Lucky for me and other Americans, the chance of being killed (or even injured) in an act of terror is remarkably low — about one in 20 million. You are more likely to die while moving your couch, or from being struck by lightning, from falling out of bed, from the flu, or from brain-eating parasites!
Some would argue that this illustrates that government has done a good job since 9/11. Consider, however, that the number of Americans killed in terror attacks on an annualized basis has remained remarkably constant and low over several decades, with a few exceptions like 9/11. In the period from 1995 through 2014, for example, seven years saw no deaths in the United States related to terrorism.

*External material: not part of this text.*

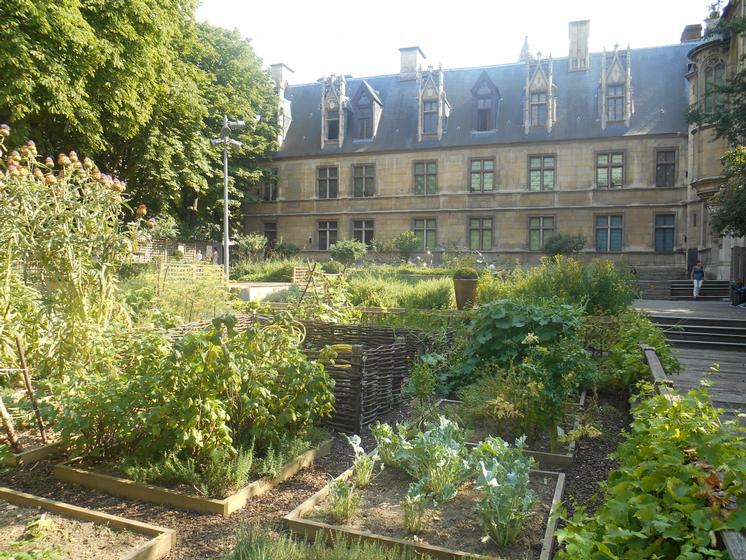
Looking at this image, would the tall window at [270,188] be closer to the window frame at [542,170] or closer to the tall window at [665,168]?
the window frame at [542,170]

In six other years, one to four Americans were killed on U.S. soil in “terror-related” incidents. Even looking worldwide, the number of Americans killed in terror attacks pales in comparison to other causes of death. In 2013 just under 2.6 million U.S. citizens died. Thirteen of these deaths were terror-related, 0.0005 percent of all deaths. In 2001, taking into account the deaths from the 9/11 attacks, terror deaths still represented less than 0.2 percent of all U.S. deaths.
Yet despite these comforting numbers, Americans are less safe and less free than they were 15 years ago. The danger comes not from terrorism, but rather from the U.S. government. The War on Terror has enabled massive government expansion. The cost is not “just” the nearly $2 trillion in taxpayer money, but our liberty.
Consider that during the last 15 years, U.S. government has spied (and continues to spy) on U.S. citizens and international leaders. The U.S. government has used “enhanced interrogation,” otherwise known as torture, to combat terrorism. These techniques are not exclusively used in foreign combat zones, however. Recent investigations of the Chicago Police Department, for example, indicate that local governments have employed these same techniques at home, not against terrorists but against US. citizens.
Drones and other forms of extrajudicial killing are now standard practice. These activities not only fail to eliminate terror threats, but provide a rallying cry and recruitment tool for terrorist organizations, making Americans at home and abroad less safe. The push to use drone technology domestically by state and local law enforcement has substantial consequences for privacy. Militarized police, now on the “front lines” of the war on terror at home, have trampled the rights of Americans with a barrage of “no-knock” raids and unauthorized surveillance.
Moreover, those who speak out against these activities, whistleblowers who expose the wrongdoings of the U.S. government, are labeled as un-American, anti-military or even traitors, and punished. Meanwhile, questionable and perhaps illegal activity by government officials goes unchecked.
Many Americans look outside of the United States to determine who represents the biggest threat to freedom and safety. Fifteen years after 9/11, we’d do well to realize that the largest threat to our liberties comes not from people thousands of miles away but from our own government.
Abigail Hall Blanco is a research fellow at the Independent Institute and an assistant professor of economics at the University of Tampa.